In the 2006 South Asian Games held at Colombo, Sri Lanka, Arjun won three golds and a silver with a Games record in 200 m butterfly.

In the 2006 Asian Games held at Doha, Qatar, Arjun smashed his own national record in the 100 m butterfly with a time of 56.16 placing 13th overall ahead of teammate Ankur Poseria who placed 18th clocking 57.14.

==2007==
After a 7-month training camp in Stockport United Kingdom training under British Olympic coach Sean Kelly Arjun became the first and only Indian swimmer to win all 3 butterfly national titles with championship records simultaneously in the 2007 Senior National aquatic championships held at Goa India.

==2008==
Arjun trained at Toronto Swim club under former Munich Olympics 100 M Butterfly finalist Byron MacDonald and John Grootveld head coach at TSC.

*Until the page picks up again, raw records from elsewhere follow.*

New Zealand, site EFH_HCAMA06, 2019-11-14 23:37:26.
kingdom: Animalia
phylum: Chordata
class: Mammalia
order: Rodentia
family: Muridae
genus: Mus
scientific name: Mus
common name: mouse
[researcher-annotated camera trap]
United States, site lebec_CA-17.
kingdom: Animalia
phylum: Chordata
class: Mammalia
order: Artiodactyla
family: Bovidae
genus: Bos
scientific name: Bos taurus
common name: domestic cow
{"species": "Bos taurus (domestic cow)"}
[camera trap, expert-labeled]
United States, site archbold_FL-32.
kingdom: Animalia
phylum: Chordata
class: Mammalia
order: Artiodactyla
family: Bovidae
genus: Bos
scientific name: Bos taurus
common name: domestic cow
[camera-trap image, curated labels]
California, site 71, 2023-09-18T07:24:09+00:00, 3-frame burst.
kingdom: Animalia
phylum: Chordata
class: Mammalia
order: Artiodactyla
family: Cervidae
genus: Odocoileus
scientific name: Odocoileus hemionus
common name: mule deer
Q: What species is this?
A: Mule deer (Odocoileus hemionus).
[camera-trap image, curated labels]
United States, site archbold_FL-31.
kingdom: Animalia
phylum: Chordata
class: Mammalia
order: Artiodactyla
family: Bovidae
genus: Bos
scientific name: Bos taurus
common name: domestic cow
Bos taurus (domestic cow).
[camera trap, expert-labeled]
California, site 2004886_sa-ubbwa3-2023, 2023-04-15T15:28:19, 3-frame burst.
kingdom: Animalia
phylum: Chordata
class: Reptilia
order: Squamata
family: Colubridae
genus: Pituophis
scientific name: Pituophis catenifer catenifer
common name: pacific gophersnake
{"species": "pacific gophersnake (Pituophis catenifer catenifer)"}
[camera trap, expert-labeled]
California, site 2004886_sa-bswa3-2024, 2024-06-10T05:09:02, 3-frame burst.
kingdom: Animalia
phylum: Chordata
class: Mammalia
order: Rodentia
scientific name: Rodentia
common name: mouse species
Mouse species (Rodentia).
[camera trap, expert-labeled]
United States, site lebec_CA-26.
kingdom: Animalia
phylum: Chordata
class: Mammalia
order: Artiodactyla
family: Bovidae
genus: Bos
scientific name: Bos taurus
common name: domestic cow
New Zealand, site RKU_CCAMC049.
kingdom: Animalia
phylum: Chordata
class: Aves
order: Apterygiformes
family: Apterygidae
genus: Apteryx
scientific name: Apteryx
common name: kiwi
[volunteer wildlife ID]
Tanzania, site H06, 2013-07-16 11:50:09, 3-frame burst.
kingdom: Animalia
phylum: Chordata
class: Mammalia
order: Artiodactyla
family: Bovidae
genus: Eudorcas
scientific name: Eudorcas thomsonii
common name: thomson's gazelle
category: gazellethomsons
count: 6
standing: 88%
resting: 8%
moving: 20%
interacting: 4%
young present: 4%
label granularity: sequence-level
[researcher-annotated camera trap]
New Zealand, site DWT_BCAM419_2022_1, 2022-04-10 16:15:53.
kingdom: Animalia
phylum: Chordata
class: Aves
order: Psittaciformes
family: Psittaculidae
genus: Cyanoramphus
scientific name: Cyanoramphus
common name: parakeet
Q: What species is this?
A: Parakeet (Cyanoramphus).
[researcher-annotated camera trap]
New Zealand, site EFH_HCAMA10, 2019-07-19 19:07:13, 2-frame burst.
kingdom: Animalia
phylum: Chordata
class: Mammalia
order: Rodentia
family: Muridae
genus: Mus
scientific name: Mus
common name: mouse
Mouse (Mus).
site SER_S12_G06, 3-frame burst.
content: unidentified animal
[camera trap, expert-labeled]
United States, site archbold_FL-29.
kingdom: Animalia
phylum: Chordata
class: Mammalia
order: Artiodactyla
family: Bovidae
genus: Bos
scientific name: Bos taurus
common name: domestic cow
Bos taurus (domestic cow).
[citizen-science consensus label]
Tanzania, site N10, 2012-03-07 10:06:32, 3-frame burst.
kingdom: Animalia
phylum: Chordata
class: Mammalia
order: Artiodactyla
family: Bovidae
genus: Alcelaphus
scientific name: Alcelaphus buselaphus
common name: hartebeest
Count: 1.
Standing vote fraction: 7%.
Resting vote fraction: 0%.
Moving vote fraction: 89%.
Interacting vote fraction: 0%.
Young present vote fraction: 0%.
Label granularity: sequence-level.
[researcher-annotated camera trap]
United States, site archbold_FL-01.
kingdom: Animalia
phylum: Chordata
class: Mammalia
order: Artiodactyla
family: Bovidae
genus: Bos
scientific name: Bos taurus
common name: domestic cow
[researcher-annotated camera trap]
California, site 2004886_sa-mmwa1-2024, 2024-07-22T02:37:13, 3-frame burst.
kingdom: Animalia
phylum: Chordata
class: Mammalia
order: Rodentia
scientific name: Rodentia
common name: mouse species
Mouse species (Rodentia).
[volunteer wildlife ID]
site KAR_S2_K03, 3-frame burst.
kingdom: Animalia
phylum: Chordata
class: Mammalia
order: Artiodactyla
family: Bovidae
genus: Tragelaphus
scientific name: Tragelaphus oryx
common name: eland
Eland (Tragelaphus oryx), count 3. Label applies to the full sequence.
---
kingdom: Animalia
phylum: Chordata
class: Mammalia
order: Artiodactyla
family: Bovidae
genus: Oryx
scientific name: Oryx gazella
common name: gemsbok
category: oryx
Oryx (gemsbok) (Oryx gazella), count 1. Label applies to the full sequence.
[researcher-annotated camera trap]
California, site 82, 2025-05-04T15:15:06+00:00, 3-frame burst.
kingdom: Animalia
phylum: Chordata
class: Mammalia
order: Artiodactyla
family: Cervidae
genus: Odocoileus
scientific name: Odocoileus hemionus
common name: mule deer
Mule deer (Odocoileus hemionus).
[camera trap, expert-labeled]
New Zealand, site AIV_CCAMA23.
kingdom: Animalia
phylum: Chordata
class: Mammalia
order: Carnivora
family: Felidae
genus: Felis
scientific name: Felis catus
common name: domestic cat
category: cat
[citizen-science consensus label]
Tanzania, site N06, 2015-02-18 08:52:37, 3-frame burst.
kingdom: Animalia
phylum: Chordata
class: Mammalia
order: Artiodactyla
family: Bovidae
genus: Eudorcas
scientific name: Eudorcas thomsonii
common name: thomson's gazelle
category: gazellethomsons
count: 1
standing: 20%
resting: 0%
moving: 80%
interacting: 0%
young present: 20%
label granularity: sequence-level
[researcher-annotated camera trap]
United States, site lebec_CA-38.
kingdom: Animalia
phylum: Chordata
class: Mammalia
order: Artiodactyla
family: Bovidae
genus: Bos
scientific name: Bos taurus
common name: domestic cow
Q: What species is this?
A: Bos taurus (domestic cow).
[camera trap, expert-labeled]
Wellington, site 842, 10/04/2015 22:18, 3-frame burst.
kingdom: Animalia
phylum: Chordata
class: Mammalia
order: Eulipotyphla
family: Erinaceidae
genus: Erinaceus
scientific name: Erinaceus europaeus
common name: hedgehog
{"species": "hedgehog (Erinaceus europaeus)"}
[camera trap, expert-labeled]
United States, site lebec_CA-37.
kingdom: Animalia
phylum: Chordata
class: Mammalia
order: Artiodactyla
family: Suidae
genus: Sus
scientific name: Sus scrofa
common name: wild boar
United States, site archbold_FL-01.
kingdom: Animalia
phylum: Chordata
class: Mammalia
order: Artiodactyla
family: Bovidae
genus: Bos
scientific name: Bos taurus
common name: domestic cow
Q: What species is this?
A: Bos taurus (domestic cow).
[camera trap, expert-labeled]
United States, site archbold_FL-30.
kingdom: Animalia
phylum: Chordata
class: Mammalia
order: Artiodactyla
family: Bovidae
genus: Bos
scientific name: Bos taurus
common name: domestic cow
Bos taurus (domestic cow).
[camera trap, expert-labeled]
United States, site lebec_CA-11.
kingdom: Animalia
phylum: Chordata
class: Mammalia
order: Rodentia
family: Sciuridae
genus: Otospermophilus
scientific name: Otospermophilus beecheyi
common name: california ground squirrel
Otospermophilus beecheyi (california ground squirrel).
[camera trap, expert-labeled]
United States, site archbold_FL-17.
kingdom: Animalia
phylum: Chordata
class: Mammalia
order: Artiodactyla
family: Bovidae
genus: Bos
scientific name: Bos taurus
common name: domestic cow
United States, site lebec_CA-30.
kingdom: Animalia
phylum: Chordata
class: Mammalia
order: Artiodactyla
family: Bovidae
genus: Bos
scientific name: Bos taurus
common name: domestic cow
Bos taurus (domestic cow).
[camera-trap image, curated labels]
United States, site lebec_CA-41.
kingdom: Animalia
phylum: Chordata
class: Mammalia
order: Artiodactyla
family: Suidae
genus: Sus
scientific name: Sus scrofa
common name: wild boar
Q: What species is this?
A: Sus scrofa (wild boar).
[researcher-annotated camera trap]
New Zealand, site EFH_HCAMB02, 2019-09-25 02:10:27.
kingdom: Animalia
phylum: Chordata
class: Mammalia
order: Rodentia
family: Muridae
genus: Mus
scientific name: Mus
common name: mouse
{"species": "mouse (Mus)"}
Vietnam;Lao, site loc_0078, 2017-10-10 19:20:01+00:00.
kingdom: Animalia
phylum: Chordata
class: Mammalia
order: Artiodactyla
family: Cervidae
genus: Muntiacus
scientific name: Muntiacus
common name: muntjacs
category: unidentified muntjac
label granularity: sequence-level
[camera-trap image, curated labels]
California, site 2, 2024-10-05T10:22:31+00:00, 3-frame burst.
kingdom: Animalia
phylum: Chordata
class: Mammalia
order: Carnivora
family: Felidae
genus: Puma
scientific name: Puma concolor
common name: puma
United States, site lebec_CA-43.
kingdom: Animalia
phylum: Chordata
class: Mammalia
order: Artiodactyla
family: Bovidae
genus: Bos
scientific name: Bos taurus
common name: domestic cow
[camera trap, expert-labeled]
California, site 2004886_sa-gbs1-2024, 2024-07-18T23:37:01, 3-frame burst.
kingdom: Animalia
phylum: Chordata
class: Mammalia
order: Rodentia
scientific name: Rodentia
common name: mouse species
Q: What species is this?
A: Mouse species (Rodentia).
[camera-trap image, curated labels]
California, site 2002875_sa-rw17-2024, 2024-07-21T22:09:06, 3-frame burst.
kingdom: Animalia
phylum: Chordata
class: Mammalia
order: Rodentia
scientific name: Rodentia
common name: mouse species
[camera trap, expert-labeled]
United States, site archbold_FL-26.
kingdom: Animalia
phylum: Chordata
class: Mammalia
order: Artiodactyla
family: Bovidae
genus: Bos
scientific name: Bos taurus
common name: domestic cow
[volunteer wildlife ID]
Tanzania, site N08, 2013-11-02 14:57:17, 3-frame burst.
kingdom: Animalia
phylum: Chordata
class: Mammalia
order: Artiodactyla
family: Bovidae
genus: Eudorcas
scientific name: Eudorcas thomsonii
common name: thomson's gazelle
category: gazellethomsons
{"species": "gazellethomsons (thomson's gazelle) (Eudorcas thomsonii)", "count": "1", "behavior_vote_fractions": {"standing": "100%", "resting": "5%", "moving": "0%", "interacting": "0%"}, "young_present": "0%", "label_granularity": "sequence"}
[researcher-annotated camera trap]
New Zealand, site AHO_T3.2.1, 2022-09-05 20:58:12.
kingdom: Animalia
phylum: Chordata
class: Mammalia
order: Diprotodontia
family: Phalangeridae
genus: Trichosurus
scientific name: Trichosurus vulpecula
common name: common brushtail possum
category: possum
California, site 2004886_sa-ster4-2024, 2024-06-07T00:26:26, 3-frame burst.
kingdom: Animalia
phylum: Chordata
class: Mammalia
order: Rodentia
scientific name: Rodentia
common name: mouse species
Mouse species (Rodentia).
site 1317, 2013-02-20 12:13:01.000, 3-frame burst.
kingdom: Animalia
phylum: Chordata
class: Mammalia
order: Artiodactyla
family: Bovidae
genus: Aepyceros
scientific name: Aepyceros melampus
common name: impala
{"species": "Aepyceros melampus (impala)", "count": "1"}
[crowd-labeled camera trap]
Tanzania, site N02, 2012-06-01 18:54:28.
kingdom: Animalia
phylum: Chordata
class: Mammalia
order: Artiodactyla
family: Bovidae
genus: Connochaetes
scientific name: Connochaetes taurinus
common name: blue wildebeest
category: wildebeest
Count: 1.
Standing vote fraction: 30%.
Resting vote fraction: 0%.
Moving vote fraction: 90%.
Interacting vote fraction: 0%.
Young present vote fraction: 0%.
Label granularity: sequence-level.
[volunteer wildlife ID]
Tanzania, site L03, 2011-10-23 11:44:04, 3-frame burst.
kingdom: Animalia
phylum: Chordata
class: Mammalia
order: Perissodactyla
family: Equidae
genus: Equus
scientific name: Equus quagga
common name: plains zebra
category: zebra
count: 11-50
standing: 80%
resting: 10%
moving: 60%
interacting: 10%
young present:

In 2008 Quebec Cup held at Montreal Quebec Arjun became the first and only Indian swimmer to win a gold medal at a foreign long course National Championship in the 200 meters butterfly clocking a personal best of 2:02.57.

In 2008 Canada Cup Arjun won a bronze medal and broke the short course 200 butterfly national record clocking 1:59.45 and becoming the first Indian swimmer to break the 2 mins barrier in the event. The record still stands.

In 2008 October Arjun bettered several records in the All India Police meet becoming the Best Swimmer for the 6th time in a row.

==Injury and return to swimming in 2009==
On 17 January 2009 in Toronto Canada while heading towards Etobicoke swimming pool for a divisional competition Arjun suffered a jaw fracture from a car accident when his car was hit by an oncoming truck. He was treated at Mount Sinai Hospital in Toronto and subsequently returned to India for a few months. He returned to Toronto Canada and resumed swimming training late in July which affected his performances at the 2009 Open Nationals due to the long 6-month layoff and fracture rehabilitation process.

==2010==
In 2010 South Asian Games Arjun won a gold medal in the 100 m butterfly.

Arjun also participated in the 2010 Commonwealth Games held at New Delhi India swimming the 50 and 100 meters butterfly events.

==2011==
Was adjudged the best swimmer for the 7th time in his career in the All India Police Aquatic Championships held at Thiruvananthapuram, Kerala with 5 gold medals and 2 meet records.

==2012==
Participated in the 2012 Life Saving World Championships held at Adelaide, Australia.

== Personal life ==

In addition to all his swimming accomplishments Arjun also trains in Martial Arts and is a 1st dan (shodan) black belt in Gōjū-ryū Karate and a first kyu brown belt in Shidokan.

In his spare time he coaches young children at Bluewater Swim Academy alongside his father and older brother at Pune. He has mentored and coached numerous sub junior and junior level national medalists.

Arjun is also the Director of Bluewater Sports Academy located at Baner Pune.

He has endorsed sportswear company Metal Mulisha and is also sponsored by Siddhi Health Club located at Kothrud, Pune where he has done his strength training since 2002.